Perhaps the greatest challenge was getting the compound across the blood-brain-barrier, which protects the central nervous system against toxins and pathogens. All told, the team went through more than 60 iterations of the compound over more than four years.
“By 2018, we had a compound—which we called prosetin—that was highly brain penetrant, highly potent, and highly selective for the enzyme we wanted to inhibit. We could always improve it further, but it was ready for testing in animals,” says Stockwell, professor of biological sciences and chemistry at Columbia University.
Those first experiments in a mouse model of ALS were encouraging.
“Prosetin did not extend lifespan, which was not all that surprising since we were using mice with an accelerated and aggressive form of the disease,” says Wichterle, “but the drug significantly delayed the animals’ weight loss and loss of grip strength, two key indicators of disease onset and progression.” These results together with a rigorous evaluation of the drug safety profile convinced the Food and Drug Administration to approve phase 1 clinical trials, which are designed to test a drug’s safety, tolerability, and dosing.
From mice to human clinical trials
Earlier this year, Project ALS teamed up with the Columbia group to found a new company called ProJenX, which raised funds to conduct the trials. As of this writing, 30 healthy volunteers have received prosetin. Testing in people with ALS may begin as early as this fall.
“For someone who still considers himself a basic scientist, this has been a fascinating journey,” says Wichterle. “But I want to emphasize that it’s just the beginning.

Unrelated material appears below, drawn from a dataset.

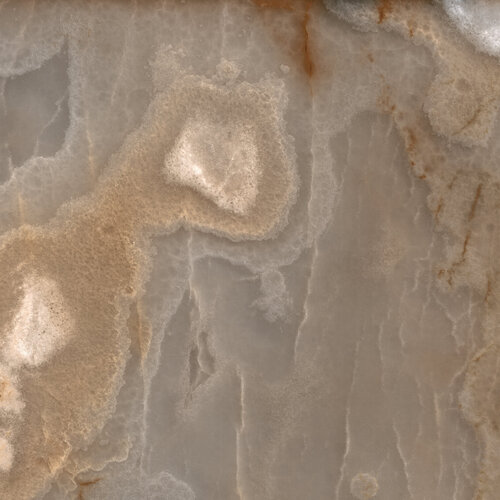 Vloertegel Douglas & Jones 60x60 Magnum Reves Choco Glans (Doosinhoud 1.08 m2) 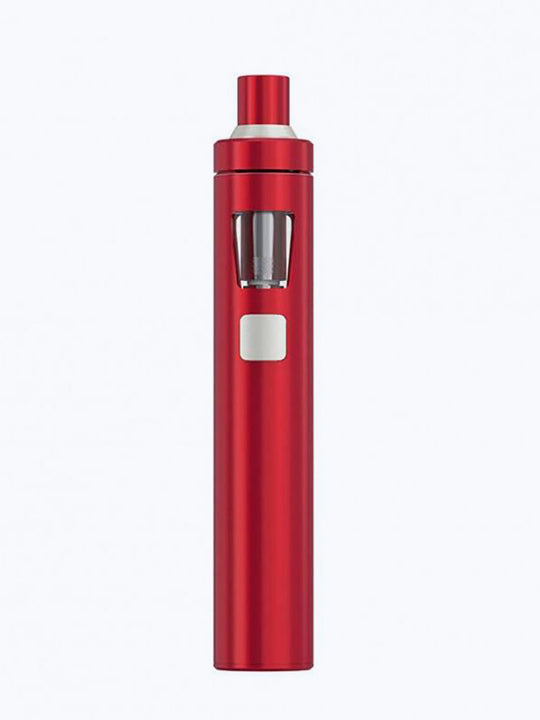 Joyetech eGo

It’s exciting that prosetin is in clinical trials, but it targets one aspect of the disease. ALS is complex, and we need to develop other drugs that can work in concert with each other to attack the disease on multiple fronts.”
The odds against prosetin are still long. Fewer than one in 10 drugs tested in phase 1 clinical trials are approved for use.
“I’ve worked on several potential drugs, and this is the first that has made it to clinical trials,” adds Stockwell. “We don't know if it's going to work in patients, but if it does, how amazing would that be?”